■ **SOURCE PASSAGE**:
Robinhood Markets, the trading and personal finance platform, is wading into the premium payment card space as financial technology companies increasingly vie with large banks for affluent, high-spending customers.
The company’s second credit card, the $695 Robinhood Platinum Card, is aimed at younger, tech-savvy, high-net-worth people that don’t identify culturally with many of the incumbent cards, Deepak Rao, a vice president at Robinhood, said last week in an interview.
“If you’re a baby boomer, like a 60-year-old person who has Amex, that’s not what we were going for,” said Rao, who is also general manager for Robinhood’s Money unit that provides banking services.
The company, based in Menlo Park, California, introduced the new card earlier this month, two years after its first credit card, a hefty, 36-gram gold card marketed as containing real gold. That card is available to people who pay $5 per month, or $50 yearly, for the company’s gold account.
The new card is “99.9% pure platinum plating” – both for added heft and marketing utility. It counts as “annoyingly heavy,” Robinhood CEO Vlad Tenev quipped March 4 at a company event at the TWA Hotel in New York.

■ **WHAT THE TASK REQUIRES**: Reproduce the entire passage on the Robinhood Platinum Card word for word. The listing that comes next is drawn from a separate source.

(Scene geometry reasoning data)
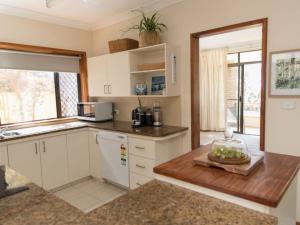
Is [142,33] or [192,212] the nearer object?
[192,212]

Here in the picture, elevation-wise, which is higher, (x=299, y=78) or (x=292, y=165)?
(x=299, y=78)

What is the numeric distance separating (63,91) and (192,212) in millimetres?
3590

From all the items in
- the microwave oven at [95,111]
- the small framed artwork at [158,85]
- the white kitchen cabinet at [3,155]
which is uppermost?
the small framed artwork at [158,85]

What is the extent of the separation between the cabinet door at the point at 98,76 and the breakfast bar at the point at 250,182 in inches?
95.0

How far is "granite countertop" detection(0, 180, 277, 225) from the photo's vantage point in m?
0.88

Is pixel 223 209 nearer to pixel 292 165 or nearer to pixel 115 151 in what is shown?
pixel 292 165

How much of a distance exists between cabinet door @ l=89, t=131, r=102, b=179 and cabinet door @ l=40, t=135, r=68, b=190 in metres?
0.41

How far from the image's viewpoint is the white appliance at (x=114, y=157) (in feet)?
9.89

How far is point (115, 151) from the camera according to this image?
10.2ft

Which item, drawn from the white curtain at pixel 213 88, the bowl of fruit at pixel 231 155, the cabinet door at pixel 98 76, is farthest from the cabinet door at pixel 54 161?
the white curtain at pixel 213 88

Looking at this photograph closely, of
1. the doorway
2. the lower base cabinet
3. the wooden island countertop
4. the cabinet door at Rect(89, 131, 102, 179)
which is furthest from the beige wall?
the doorway

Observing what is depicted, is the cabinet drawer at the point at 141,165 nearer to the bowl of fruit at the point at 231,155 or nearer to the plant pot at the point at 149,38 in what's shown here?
the bowl of fruit at the point at 231,155

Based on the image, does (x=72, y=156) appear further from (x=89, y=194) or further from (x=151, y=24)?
(x=151, y=24)

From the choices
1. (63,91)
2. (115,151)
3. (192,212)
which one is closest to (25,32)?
(63,91)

■ **OUTPUT FOR THIS EXERCISE**:
Robinhood Markets, the trading and personal finance platform, is wading into the premium payment card space as financial technology companies increasingly vie with large banks for affluent, high-spending customers.
The company’s second credit card, the $695 Robinhood Platinum Card, is aimed at younger, tech-savvy, high-net-worth people that don’t identify culturally with many of the incumbent cards, Deepak Rao, a vice president at Robinhood, said last week in an interview.
“If you’re a baby boomer, like a 60-year-old person who has Amex, that’s not what we were going for,” said Rao, who is also general manager for Robinhood’s Money unit that provides banking services.
The company, based in Menlo Park, California, introduced the new card earlier this month, two years after its first credit card, a hefty, 36-gram gold card marketed as containing real gold. That card is available to people who pay $5 per month, or $50 yearly, for the company’s gold account.
The new card is “99.9% pure platinum plating” – both for added heft and marketing utility. It counts as “annoyingly heavy,” Robinhood CEO Vlad Tenev quipped March 4 at a company event at the TWA Hotel in New York.